■ Supplied records:
——
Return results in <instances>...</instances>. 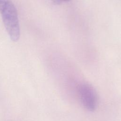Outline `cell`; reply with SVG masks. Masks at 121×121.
I'll list each match as a JSON object with an SVG mask.
<instances>
[{
  "mask_svg": "<svg viewBox=\"0 0 121 121\" xmlns=\"http://www.w3.org/2000/svg\"><path fill=\"white\" fill-rule=\"evenodd\" d=\"M4 26L13 42H17L20 38V31L17 9L10 0L0 12Z\"/></svg>",
  "mask_w": 121,
  "mask_h": 121,
  "instance_id": "1",
  "label": "cell"
},
{
  "mask_svg": "<svg viewBox=\"0 0 121 121\" xmlns=\"http://www.w3.org/2000/svg\"><path fill=\"white\" fill-rule=\"evenodd\" d=\"M78 91L83 106L88 111L94 110L97 104V95L94 88L88 84L83 83L78 86Z\"/></svg>",
  "mask_w": 121,
  "mask_h": 121,
  "instance_id": "2",
  "label": "cell"
},
{
  "mask_svg": "<svg viewBox=\"0 0 121 121\" xmlns=\"http://www.w3.org/2000/svg\"><path fill=\"white\" fill-rule=\"evenodd\" d=\"M9 0H0V12L2 10Z\"/></svg>",
  "mask_w": 121,
  "mask_h": 121,
  "instance_id": "3",
  "label": "cell"
},
{
  "mask_svg": "<svg viewBox=\"0 0 121 121\" xmlns=\"http://www.w3.org/2000/svg\"><path fill=\"white\" fill-rule=\"evenodd\" d=\"M69 0H54V1L56 3H59L61 1H69Z\"/></svg>",
  "mask_w": 121,
  "mask_h": 121,
  "instance_id": "4",
  "label": "cell"
}]
</instances>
——
■ Exercise: How many lines above contain the string "path"? Case counts. Reply with the number only.

■ Solution to this task: 4